**Spatial question records**:
++++++++++++++++++++
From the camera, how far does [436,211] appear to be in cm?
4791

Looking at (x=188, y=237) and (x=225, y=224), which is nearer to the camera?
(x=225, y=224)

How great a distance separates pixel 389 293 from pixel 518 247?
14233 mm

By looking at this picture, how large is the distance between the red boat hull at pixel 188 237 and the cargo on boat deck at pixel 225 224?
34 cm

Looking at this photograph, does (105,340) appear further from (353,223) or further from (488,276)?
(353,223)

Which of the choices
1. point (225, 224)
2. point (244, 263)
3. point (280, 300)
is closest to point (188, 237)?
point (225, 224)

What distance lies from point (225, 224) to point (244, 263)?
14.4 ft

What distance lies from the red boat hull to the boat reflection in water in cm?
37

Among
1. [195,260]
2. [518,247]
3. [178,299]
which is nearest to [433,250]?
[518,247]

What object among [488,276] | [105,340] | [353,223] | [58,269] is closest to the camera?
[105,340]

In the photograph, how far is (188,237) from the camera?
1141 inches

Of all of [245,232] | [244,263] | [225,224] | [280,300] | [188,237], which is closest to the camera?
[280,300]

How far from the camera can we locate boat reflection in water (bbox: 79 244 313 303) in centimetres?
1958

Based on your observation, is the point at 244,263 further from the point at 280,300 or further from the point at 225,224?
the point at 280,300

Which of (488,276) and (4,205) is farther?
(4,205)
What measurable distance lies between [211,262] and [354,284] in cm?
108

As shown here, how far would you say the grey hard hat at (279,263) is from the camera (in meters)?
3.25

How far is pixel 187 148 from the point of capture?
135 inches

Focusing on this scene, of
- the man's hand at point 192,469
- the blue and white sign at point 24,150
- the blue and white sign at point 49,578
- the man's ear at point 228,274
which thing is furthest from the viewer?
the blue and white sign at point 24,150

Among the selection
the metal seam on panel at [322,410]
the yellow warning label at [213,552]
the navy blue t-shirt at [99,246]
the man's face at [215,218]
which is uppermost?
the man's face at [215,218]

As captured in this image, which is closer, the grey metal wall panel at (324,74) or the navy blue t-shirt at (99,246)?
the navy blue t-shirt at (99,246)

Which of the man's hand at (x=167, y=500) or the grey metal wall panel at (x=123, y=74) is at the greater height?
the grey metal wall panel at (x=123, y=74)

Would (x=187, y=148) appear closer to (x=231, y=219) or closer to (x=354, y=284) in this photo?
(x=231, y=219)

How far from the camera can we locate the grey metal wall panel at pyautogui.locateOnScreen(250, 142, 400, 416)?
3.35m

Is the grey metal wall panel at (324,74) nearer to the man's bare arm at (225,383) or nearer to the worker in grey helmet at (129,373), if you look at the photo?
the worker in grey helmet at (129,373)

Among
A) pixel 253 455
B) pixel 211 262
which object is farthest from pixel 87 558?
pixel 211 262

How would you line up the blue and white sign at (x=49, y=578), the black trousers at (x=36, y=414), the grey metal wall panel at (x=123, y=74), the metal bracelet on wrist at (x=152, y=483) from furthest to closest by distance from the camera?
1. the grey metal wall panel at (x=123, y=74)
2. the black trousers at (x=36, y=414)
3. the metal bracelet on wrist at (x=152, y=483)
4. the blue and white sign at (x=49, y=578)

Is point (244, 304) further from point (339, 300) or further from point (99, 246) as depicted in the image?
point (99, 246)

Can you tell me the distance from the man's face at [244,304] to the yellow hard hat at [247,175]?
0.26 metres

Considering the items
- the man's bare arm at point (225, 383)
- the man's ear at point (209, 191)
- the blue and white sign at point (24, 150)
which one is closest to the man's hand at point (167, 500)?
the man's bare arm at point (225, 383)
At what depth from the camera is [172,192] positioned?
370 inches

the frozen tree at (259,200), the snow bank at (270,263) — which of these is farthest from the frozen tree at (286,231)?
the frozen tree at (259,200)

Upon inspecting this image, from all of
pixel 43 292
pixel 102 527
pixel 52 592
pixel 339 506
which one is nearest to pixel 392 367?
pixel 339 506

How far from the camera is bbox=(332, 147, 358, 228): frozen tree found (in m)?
++++++++++++++++++++
**Exercise**: Exact copies of all the records are required.

**Correct result**:
From the camera, how far does [436,211] appear to be in cm?
4791

Looking at (x=188, y=237) and (x=225, y=224), which is nearer to the camera?
(x=225, y=224)

How great a distance separates pixel 389 293 from pixel 518 247?
14233 mm

By looking at this picture, how large is the distance between the red boat hull at pixel 188 237 and the cargo on boat deck at pixel 225 224?
34 cm

Looking at this photograph, does (105,340) appear further from (353,223) or further from (488,276)?
(353,223)

Which of the choices
1. point (225, 224)
2. point (244, 263)
3. point (280, 300)
is closest to point (188, 237)?
point (225, 224)

What distance lies from point (225, 224) to point (244, 263)?
14.4 ft

What distance lies from the red boat hull to the boat reflection in water in cm?
37

Among
1. [195,260]
2. [518,247]
3. [178,299]
which is nearest to [433,250]?
[518,247]

What object among [488,276] | [105,340] | [353,223] | [58,269] is closest to the camera?
[105,340]

In the photograph, how far is (188,237) from the camera?
1141 inches

Of all of [245,232] | [244,263] | [225,224] | [280,300] | [188,237], which is closest to the camera?
[280,300]

How far from the camera can we locate boat reflection in water (bbox: 79 244 313 303) in centimetres?
1958

Based on your observation, is the point at 244,263 further from the point at 280,300 or further from the point at 225,224?
the point at 280,300

Which of (488,276) and (4,205) is farther?
(4,205)
What measurable distance lies between [211,262] and [354,284] in cm?
108

As shown here, how far would you say the grey hard hat at (279,263) is from the camera (in meters)?
3.25

How far is pixel 187 148 from the point of capture?
135 inches

Focusing on this scene, of
- the man's hand at point 192,469
- the blue and white sign at point 24,150
- the blue and white sign at point 49,578
- the man's ear at point 228,274
which thing is furthest from the viewer?
the blue and white sign at point 24,150

Among the selection
the metal seam on panel at [322,410]
the yellow warning label at [213,552]
the navy blue t-shirt at [99,246]
the man's face at [215,218]
which is uppermost?
the man's face at [215,218]

As captured in this image, which is closer, the grey metal wall panel at (324,74) or the navy blue t-shirt at (99,246)?
the navy blue t-shirt at (99,246)

Which of the man's hand at (x=167, y=500) or the grey metal wall panel at (x=123, y=74) is at the greater height?
the grey metal wall panel at (x=123, y=74)

Would (x=187, y=148) appear closer to (x=231, y=219) or closer to (x=354, y=284) in this photo?
(x=231, y=219)

How far from the camera can we locate the grey metal wall panel at pyautogui.locateOnScreen(250, 142, 400, 416)?
3.35m

Is the grey metal wall panel at (324,74) nearer to the man's bare arm at (225,383) or nearer to the worker in grey helmet at (129,373), if you look at the photo?
the worker in grey helmet at (129,373)

Among
A) pixel 253 455
B) pixel 211 262
which object is farthest from pixel 87 558?
pixel 211 262

How would you line up the blue and white sign at (x=49, y=578), the black trousers at (x=36, y=414), the grey metal wall panel at (x=123, y=74), the metal bracelet on wrist at (x=152, y=483) from furthest to closest by distance from the camera?
1. the grey metal wall panel at (x=123, y=74)
2. the black trousers at (x=36, y=414)
3. the metal bracelet on wrist at (x=152, y=483)
4. the blue and white sign at (x=49, y=578)

Is point (244, 304) further from point (339, 300) or further from point (99, 246) as depicted in the image?
point (99, 246)

Can you tell me the distance from the man's face at [244,304] to the yellow hard hat at [247,175]?
0.26 metres

Considering the items
- the man's bare arm at point (225, 383)
- the man's ear at point (209, 191)
- the blue and white sign at point (24, 150)
which one is closest to the man's hand at point (167, 500)?
the man's bare arm at point (225, 383)
At what depth from the camera is [172,192] positioned?
370 inches

the frozen tree at (259,200), the snow bank at (270,263) — which of these is farthest from the frozen tree at (286,231)?
the frozen tree at (259,200)

Upon inspecting this image, from all of
pixel 43 292
pixel 102 527
pixel 52 592
pixel 339 506
which one is nearest to pixel 392 367?
pixel 339 506

How far from the camera is bbox=(332, 147, 358, 228): frozen tree found (in m)?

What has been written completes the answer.